Ella no podría hacerle nada de eso. Le falta tiempo, dice, y quizá también valor. ¿Para qué? Para cambiar las cosas, para romper el equilibrio precario que por fin han alcanzado, después de tanto tiempo. Puede que su hija ya no la reconozca, que se haya olvidado de su olor, de sus pequeñas complicidades, como cuando le hacía sombras chinescas con las manos en la cama, antes de dormir, y la niña fingía que la mancha de la pared se parecía de verdad a un perro, o como cuando le arrancaba la nariz con los dedos, o como cuando se quedaban despiertas sin decir nada, mirándose sin hablar.
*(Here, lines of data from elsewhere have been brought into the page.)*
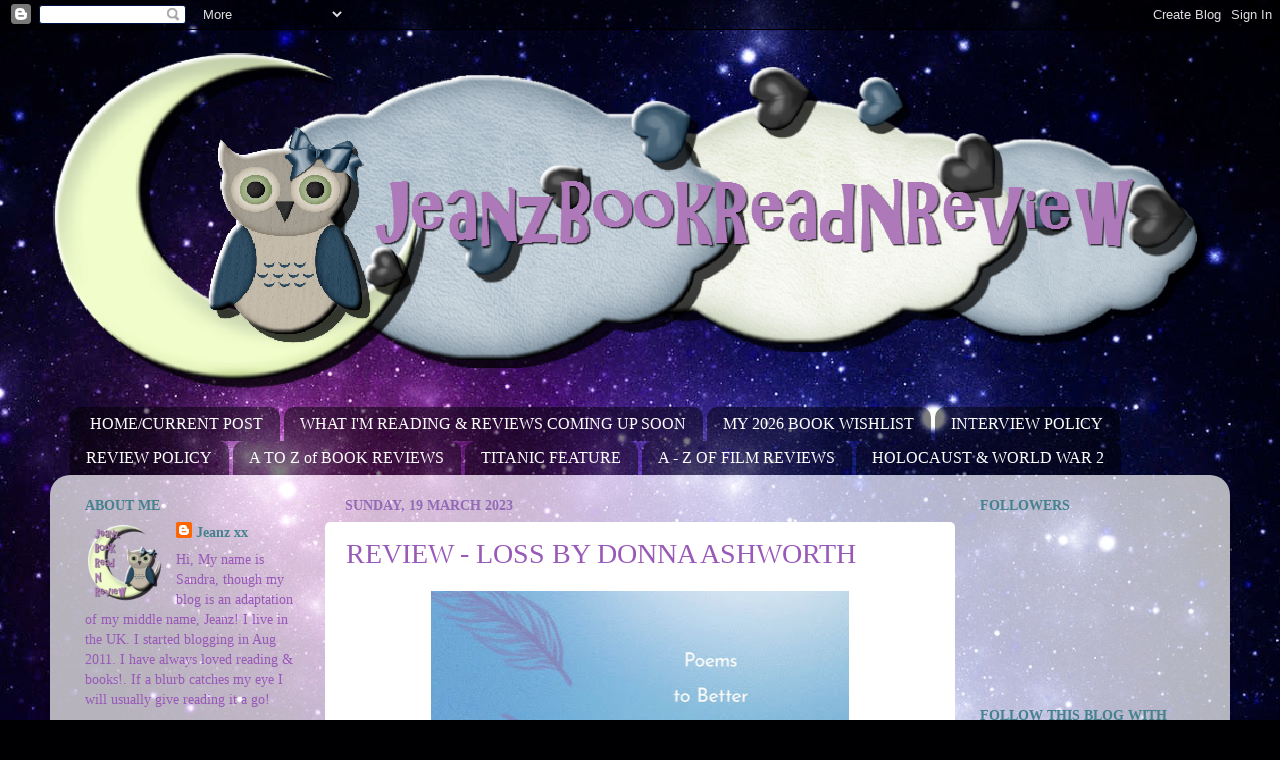

--- FILE ---
content_type: text/html; charset=UTF-8
request_url: https://jeanzbookreadnreview.blogspot.com/b/stats?style=BLACK_TRANSPARENT&timeRange=ALL_TIME&token=APq4FmCli_Q3ujBkIdAj3G1lzOMVlQKTCvM10CCO05CuxQdmfAte73qF5hkSSxEzNq5orLDfdHDsrO5XaaalJc6vjIPYQpPUOQ
body_size: -9
content:
{"total":2797926,"sparklineOptions":{"backgroundColor":{"fillOpacity":0.1,"fill":"#000000"},"series":[{"areaOpacity":0.3,"color":"#202020"}]},"sparklineData":[[0,9],[1,9],[2,23],[3,42],[4,29],[5,52],[6,35],[7,31],[8,12],[9,34],[10,20],[11,16],[12,54],[13,100],[14,64],[15,39],[16,50],[17,78],[18,21],[19,41],[20,12],[21,61],[22,34],[23,75],[24,35],[25,76],[26,24],[27,66],[28,56],[29,84]],"nextTickMs":17391}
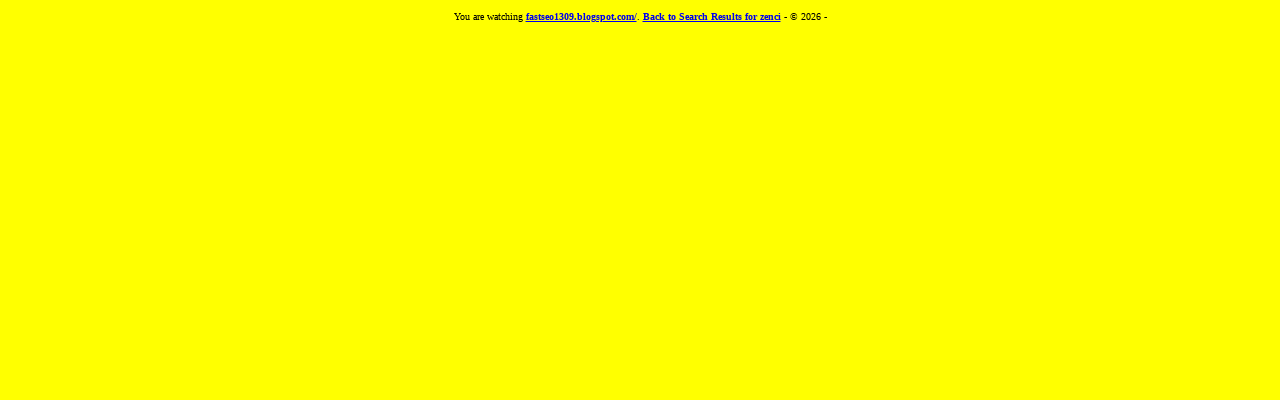

--- FILE ---
content_type: text/html
request_url: http://www.goglogo.com/top.asp?q=zenci&u=fastseo1309.blogspot.com/
body_size: 687
content:
<html>
<head>
<title>Showing Web Results</title>
<body bgcolor="yellow">
<table width="100%" bgcolor="yellow">
<tr height="25">
<td width=100%>

<font face="Verdana" size="1">
<center>You are watching <a href="https://fastseo1309.blogspot.com/" target="_blank"><b>fastseo1309.blogspot.com/</b></a>. <a href="/s.asp?q=zenci" target="_top"><b>Back to Search Results for zenci</b></a> - &copy; 2026  - 
</center>
<p>&nbsp; </p>
</font>

</td>
</tr>
</table>
<script defer src="https://static.cloudflareinsights.com/beacon.min.js/vcd15cbe7772f49c399c6a5babf22c1241717689176015" integrity="sha512-ZpsOmlRQV6y907TI0dKBHq9Md29nnaEIPlkf84rnaERnq6zvWvPUqr2ft8M1aS28oN72PdrCzSjY4U6VaAw1EQ==" data-cf-beacon='{"version":"2024.11.0","token":"e31d0acfbfb44fa7a5cb846fef967984","r":1,"server_timing":{"name":{"cfCacheStatus":true,"cfEdge":true,"cfExtPri":true,"cfL4":true,"cfOrigin":true,"cfSpeedBrain":true},"location_startswith":null}}' crossorigin="anonymous"></script>
</body>
</html>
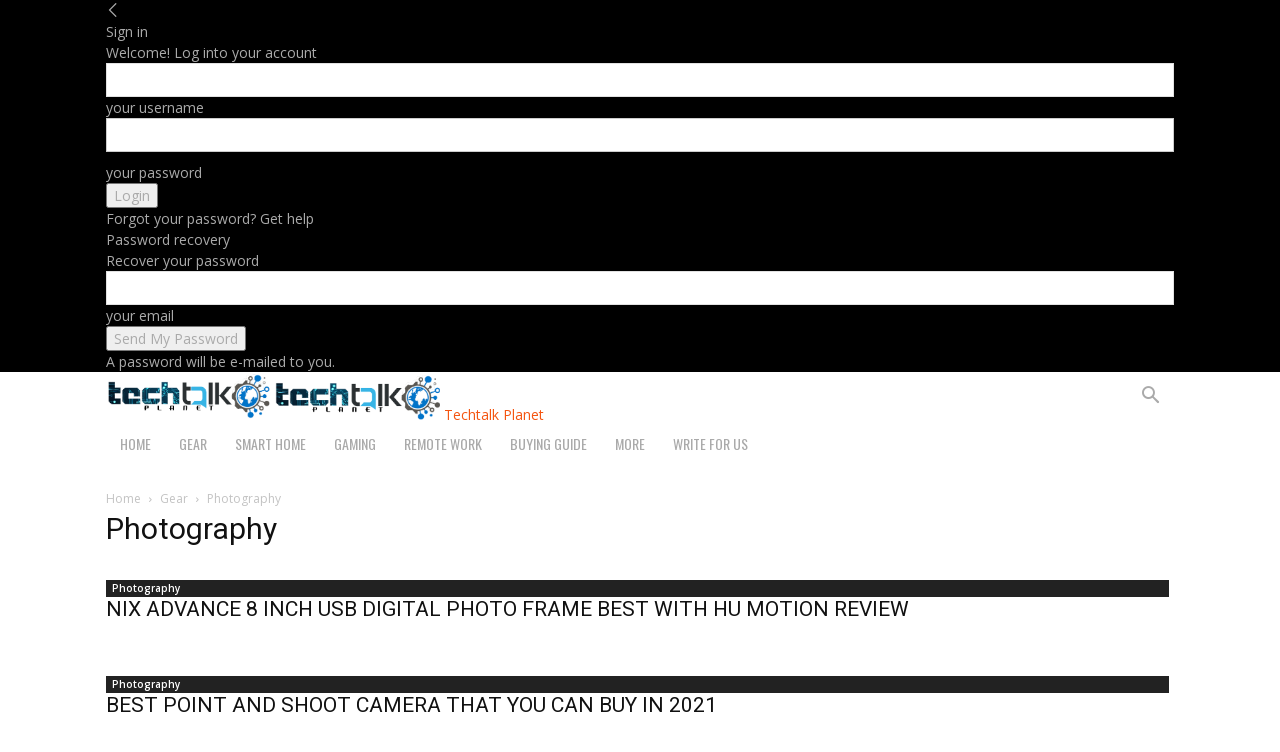

--- FILE ---
content_type: text/html; charset=utf-8
request_url: https://www.google.com/recaptcha/api2/aframe
body_size: 268
content:
<!DOCTYPE HTML><html><head><meta http-equiv="content-type" content="text/html; charset=UTF-8"></head><body><script nonce="fFqO0kBv3n3dMJgWiA1K9A">/** Anti-fraud and anti-abuse applications only. See google.com/recaptcha */ try{var clients={'sodar':'https://pagead2.googlesyndication.com/pagead/sodar?'};window.addEventListener("message",function(a){try{if(a.source===window.parent){var b=JSON.parse(a.data);var c=clients[b['id']];if(c){var d=document.createElement('img');d.src=c+b['params']+'&rc='+(localStorage.getItem("rc::a")?sessionStorage.getItem("rc::b"):"");window.document.body.appendChild(d);sessionStorage.setItem("rc::e",parseInt(sessionStorage.getItem("rc::e")||0)+1);localStorage.setItem("rc::h",'1768413623468');}}}catch(b){}});window.parent.postMessage("_grecaptcha_ready", "*");}catch(b){}</script></body></html>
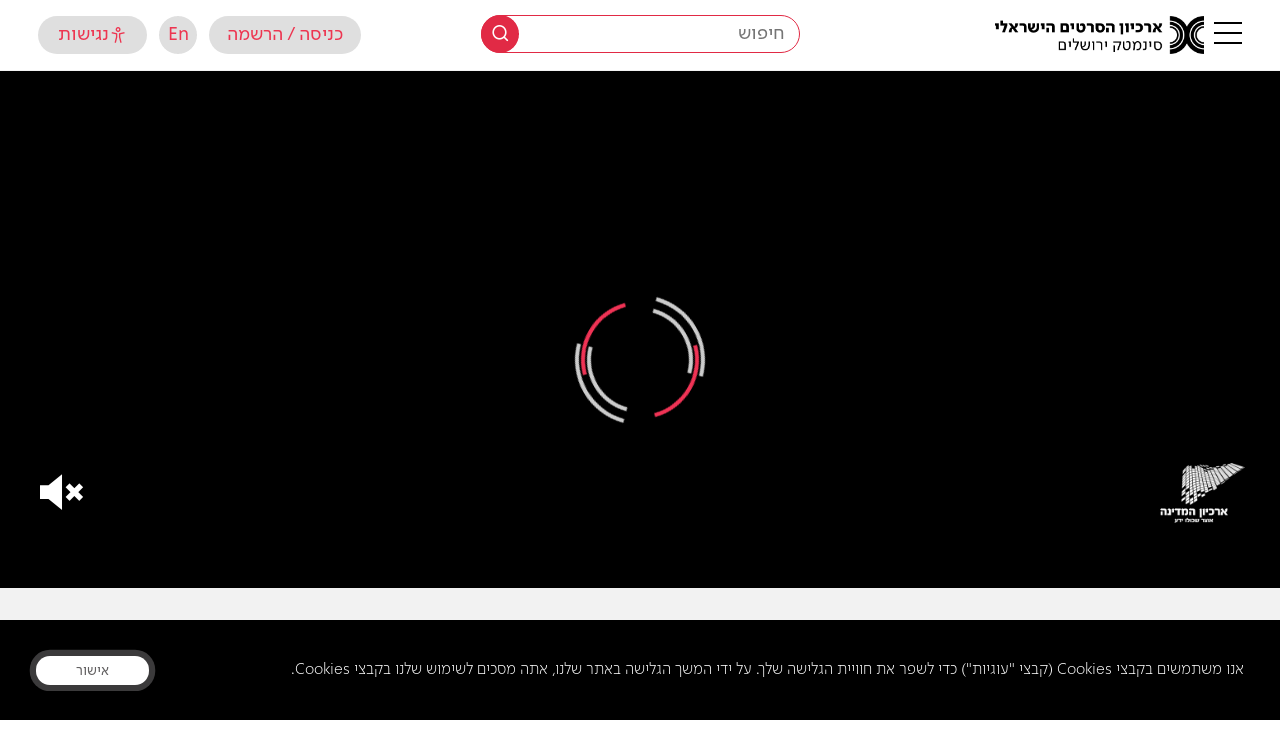

--- FILE ---
content_type: text/html; charset=UTF-8
request_url: https://jfc.org.il/wp-admin/admin-ajax.php
body_size: -349
content:
{"otp":"20160313versASE32305m8QvbJ8ICValJGXBLNJoedZuDowxOqHvYQYKfivA43KU","playbackInfo":"eyJ2aWRlb0lkIjoiMzU4M2RkZWYwNmE1NDk3ZWI0OTI5NGVkZjVkNTMwYmQifQ=="}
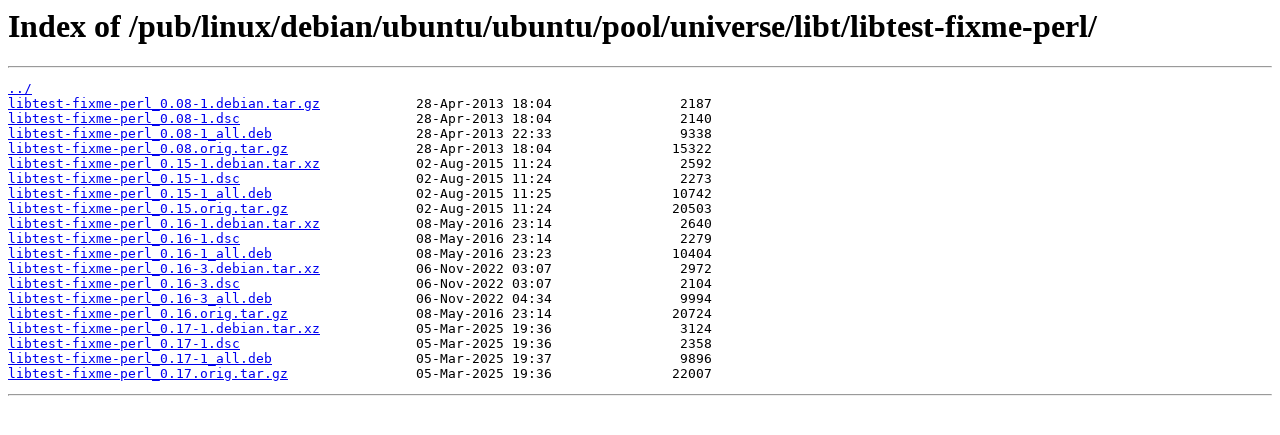

--- FILE ---
content_type: text/html
request_url: http://ftp5.gwdg.de/pub/linux/debian/ubuntu/ubuntu/pool/universe/libt/libtest-fixme-perl/
body_size: 2925
content:
<html>
<head><title>Index of /pub/linux/debian/ubuntu/ubuntu/pool/universe/libt/libtest-fixme-perl/</title></head>
<body>
<h1>Index of /pub/linux/debian/ubuntu/ubuntu/pool/universe/libt/libtest-fixme-perl/</h1><hr><pre><a href="../">../</a>
<a href="libtest-fixme-perl_0.08-1.debian.tar.gz">libtest-fixme-perl_0.08-1.debian.tar.gz</a>            28-Apr-2013 18:04                2187
<a href="libtest-fixme-perl_0.08-1.dsc">libtest-fixme-perl_0.08-1.dsc</a>                      28-Apr-2013 18:04                2140
<a href="libtest-fixme-perl_0.08-1_all.deb">libtest-fixme-perl_0.08-1_all.deb</a>                  28-Apr-2013 22:33                9338
<a href="libtest-fixme-perl_0.08.orig.tar.gz">libtest-fixme-perl_0.08.orig.tar.gz</a>                28-Apr-2013 18:04               15322
<a href="libtest-fixme-perl_0.15-1.debian.tar.xz">libtest-fixme-perl_0.15-1.debian.tar.xz</a>            02-Aug-2015 11:24                2592
<a href="libtest-fixme-perl_0.15-1.dsc">libtest-fixme-perl_0.15-1.dsc</a>                      02-Aug-2015 11:24                2273
<a href="libtest-fixme-perl_0.15-1_all.deb">libtest-fixme-perl_0.15-1_all.deb</a>                  02-Aug-2015 11:25               10742
<a href="libtest-fixme-perl_0.15.orig.tar.gz">libtest-fixme-perl_0.15.orig.tar.gz</a>                02-Aug-2015 11:24               20503
<a href="libtest-fixme-perl_0.16-1.debian.tar.xz">libtest-fixme-perl_0.16-1.debian.tar.xz</a>            08-May-2016 23:14                2640
<a href="libtest-fixme-perl_0.16-1.dsc">libtest-fixme-perl_0.16-1.dsc</a>                      08-May-2016 23:14                2279
<a href="libtest-fixme-perl_0.16-1_all.deb">libtest-fixme-perl_0.16-1_all.deb</a>                  08-May-2016 23:23               10404
<a href="libtest-fixme-perl_0.16-3.debian.tar.xz">libtest-fixme-perl_0.16-3.debian.tar.xz</a>            06-Nov-2022 03:07                2972
<a href="libtest-fixme-perl_0.16-3.dsc">libtest-fixme-perl_0.16-3.dsc</a>                      06-Nov-2022 03:07                2104
<a href="libtest-fixme-perl_0.16-3_all.deb">libtest-fixme-perl_0.16-3_all.deb</a>                  06-Nov-2022 04:34                9994
<a href="libtest-fixme-perl_0.16.orig.tar.gz">libtest-fixme-perl_0.16.orig.tar.gz</a>                08-May-2016 23:14               20724
<a href="libtest-fixme-perl_0.17-1.debian.tar.xz">libtest-fixme-perl_0.17-1.debian.tar.xz</a>            05-Mar-2025 19:36                3124
<a href="libtest-fixme-perl_0.17-1.dsc">libtest-fixme-perl_0.17-1.dsc</a>                      05-Mar-2025 19:36                2358
<a href="libtest-fixme-perl_0.17-1_all.deb">libtest-fixme-perl_0.17-1_all.deb</a>                  05-Mar-2025 19:37                9896
<a href="libtest-fixme-perl_0.17.orig.tar.gz">libtest-fixme-perl_0.17.orig.tar.gz</a>                05-Mar-2025 19:36               22007
</pre><hr></body>
</html>
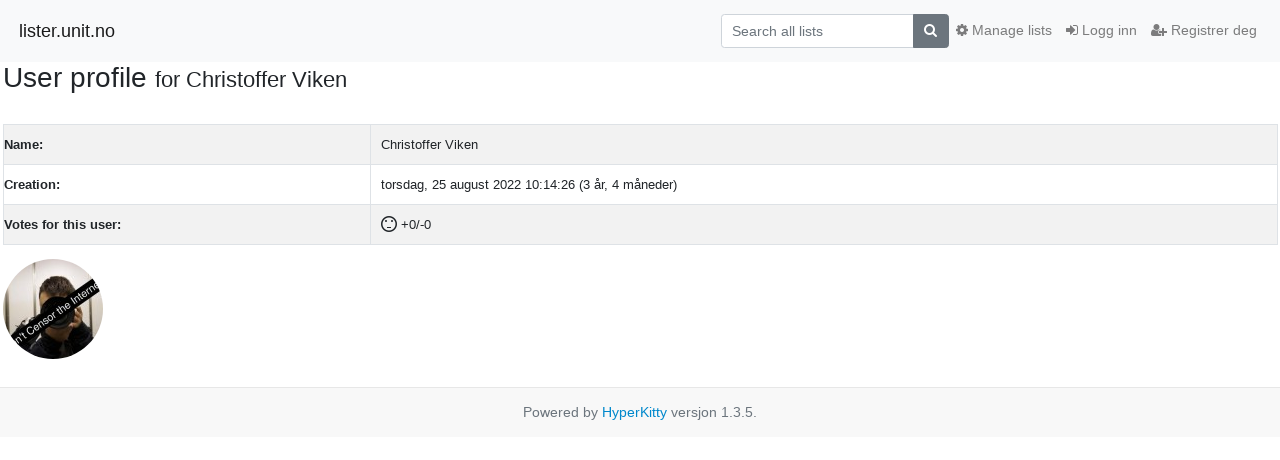

--- FILE ---
content_type: text/html; charset=utf-8
request_url: https://lister.sikt.no/hyperkitty/users/0f9b2a7d5c024915972e9f5fc3f3259c/
body_size: 7478
content:




<!DOCTYPE HTML>
<html>
    <head>
        <meta http-equiv="Content-Type" content="text/html; charset=UTF-8" />
        <meta name="viewport" content="width=device-width, initial-scale=1.0" />
        <meta name="ROBOTS" content="INDEX, FOLLOW" />
        <title>
User Profile for Christoffer Viken - lister.unit.no
</title>
        <meta name="author" content="" />
        <meta name="dc.language" content="en" />
        <link rel="shortcut icon" href="/static/hyperkitty/img/favicon.ico" />
        <link rel="stylesheet" href="/static/hyperkitty/libs/jquery/smoothness/jquery-ui-1.13.1.min.css" type="text/css" media="all" />
        <link rel="stylesheet" href="/static/hyperkitty/libs/fonts/font-awesome/css/font-awesome.min.css" type="text/css" media="all" />
        <link rel="stylesheet" href="/static/CACHE/css/output.a569f1794d6e.css" type="text/css" media="all"><link rel="stylesheet" href="/static/CACHE/css/output.e68c4908b3de.css" type="text/css"><link rel="stylesheet" href="/static/CACHE/css/output.b87594818e62.css" type="text/css" media="all">
         
        
        

    </head>

    <body>

    


    <nav class="navbar sticky-top navbar-light bg-light navbar-expand-md">
        <div class="container">
            <div class="navbar-header col-md"> <!--part of navbar that's always present-->
                <button type="button" class="navbar-toggler collapsed" data-toggle="collapse" data-target=".navbar-collapse">
                    <span class="fa fa-bars"></span>
                </button>
                <a class="navbar-brand" href="/hyperkitty/">lister.unit.no</a>

            </div> <!-- /navbar-header -->

            <div class="navbar-collapse collapse justify-content-end"> <!--part of navbar that's collapsed on small screens-->
                <!-- show dropdown for smaller viewports b/c login name/email may be too long -->
                <!-- only show this extra button/dropdown if we're in small screen sizes -->
                <div class="nav navbar-nav navbar-right auth dropdown d-sm-none">
                  <a href="#" role="button" class="btn dropdown-toggle" id="loginDropdownMenu"
                     data-toggle="dropdown" aria-haspopup="true" aria-expanded="false">
                        
                            <span class="fa fa-bars"></span>
                        
                    </a>
                      
                            <a role="menuitem" tabindex="-1" href="/accounts/login/?next=/hyperkitty/users/0f9b2a7d5c024915972e9f5fc3f3259c/">
                                <span class="fa fa-sign-in"></span>
                                Logg inn
                            </a>
                            <a role="menuitem" tabindex="-1" href="/accounts/signup/?next=/hyperkitty/users/0f9b2a7d5c024915972e9f5fc3f3259c/">
                                <span class="fa fa-user-plus"></span>
                                Registrer deg
                            </a>
                        

                </div>
                <form name="search" method="get" action="/hyperkitty/search" class="navbar-form navbar-right my-2 my-lg-2 order-1" role="search">
                    
                        <div class="input-group">
                            <input name="q" type="text" class="form-control"
                                   placeholder="Search all lists"
                                   
                                   />
                            <span class="input-group-append">
                                <button class="btn btn-secondary" type="submit"><span class="fa fa-search"></span></button>
                            </span>
                        </div>
                </form>
                <!-- larger viewports -->
                <ul class="nav navbar-nav d-none d-sm-flex auth order-3">
                    
                        <li class="nav-item"><a href="/accounts/login/?next=/hyperkitty/users/0f9b2a7d5c024915972e9f5fc3f3259c/" class="nav-link">
                            <span class="fa fa-sign-in"></span>
                            Logg inn
                        </a></li>
                        <li class="nav-item"><a href="/accounts/signup/?next=/hyperkitty/users/0f9b2a7d5c024915972e9f5fc3f3259c/" class="nav-link">
                            <span class="fa fa-user-plus"></span>
                            Registrer deg
                        </a></li>
                    
                </ul>

                
                <ul class="nav navbar-nav order-2">
                    <li class="nav-item">
                    
                    <a href="/postorius/lists/" class="nav-link">
                        <span class="fa fa-cog"></span>
                        Manage lists
                    </a>
                    
                    </li>
                </ul>
                


            </div> <!--/navbar-collapse -->
        </div> <!-- /container for navbar -->
    </nav>

    

     <div class="modal fade" tabindex="-1" role="dialog" id="keyboard-shortcuts">
       <div class="modal-dialog" role="document">
         <div class="modal-content">
           <div class="modal-header">
             <button type="button" class="close" data-dismiss="modal" aria-label="Close"><span aria-hidden="true">&times;</span></button>
             <h4 class="modal-title">Keyboard Shortcuts</h4>
           </div>
           <div class="modal-body">
             <h3>Thread View</h3>
             <ul>
               <li><code>j</code>: Next unread message </li>
               <li><code>k</code>: Previous unread message </li>
               <li><code>j a</code>: Jump to all threads
               <li><code>j l</code>: Jump to MailingList overview
             </ul>
           </div>
         </div><!-- /.modal-content -->
       </div><!-- /.modal-dialog -->
     </div><!-- /.modal -->

     <div class="container">
        

<div class="user-profile user-public-profile">

    <h1>User profile <small>for Christoffer Viken</small></h1>

    

    <table class="table table-bordered table-striped user-data">
        <tbody>
            <tr>
                <th>Name:</th>
                <td>Christoffer Viken</td>
            </tr>
            
            <tr>
                <th>Creation:</th>
                <td>torsdag, 25 august 2022 10:14:26 (3 år, 4 måneder)</td>
            </tr>
            
            <tr>
                <th>Votes for this user:</th>
                <td>
                    <i class="icomoon likestatus neutral"></i>
                    <span class="likestatus">+0/-0</span>
                </td>
            </tr>
            
        </tbody>
    </table>

    
    <div class="gravatar">
        <img class="gravatar" src="https://secure.gravatar.com/avatar/8eb8fa5bd150a9eebb9a1220c7c5eaf6.jpg?s=100&amp;d=mm&amp;r=g" width="100" height="100" alt="" />
    </div>
    


</div>


    </div> <!-- /container for content -->

    <footer class="footer">
      <div class="container">
        <p class="text-muted">
            Powered by <a href="http://hyperkitty.readthedocs.org">HyperKitty</a> versjon 1.3.5.
        </p>
      </div>
    </footer>

    <script src="/static/hyperkitty/libs/jquery/jquery-3.6.0.min.js"></script>
    <script src="/static/hyperkitty/libs/jquery/jquery-ui-1.13.1.min.js"></script>
    <script src="/static/CACHE/js/output.91b332875351.js"></script>
     

    


    </body>
</html>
Tenía cuatro años, y ahora tiene siete. Que la quiere, no lo duda. Pero a veces se mortifica con la idea de que llama mamá a su abuela y que si la arranca de su lado será como si hubiese perdido dos veces a su madre, la primera cuando se vino a España y la segunda cuando la separe de ella. No sabe qué hacer. Por eso le gustaría ser amiga de Marga. Para que le rebajase la compra, para que le diera trabajo, para contarle sus penas, para que la quisiera, alguien, un poco.

Pilar también coge la foto cada dos por tres y le señala con el dedo quién es cada uno. Ésta, María José; ésta, Natalia; éste no sé quién es, un camarero que pasaba por ahí justo en ese momento; ésta, yo; éste, Paco; ésta, Marga. Cuando Pilar le habla de su hija se le dulcifica la mirada. Cleopatra, al principio, no entendía a Pilar. Esa soberbia con la que trataba a todo el mundo, ese desprecio. Ahora la comprende mejor. Pilar se esfuerza por parecer fría aunque no lo sea. De serlo, fría, no le habría escrito en un papel todas esas frases en francés para que entretuviese a Goumba con una charla absurda, pues aunque ella le pregunta en algún momento de cada noche
ça va bien?
, no le suena más que el
oui
que él responde al principio. Goumba lo sabe, que no le entiende, pero igualmente se enzarzan en una conversación en español y francés que les lleva horas entre bostezos y cabezadas y visitas a la cama de María José para comprobar que todo sigue en orden. A saber lo que le dirá él.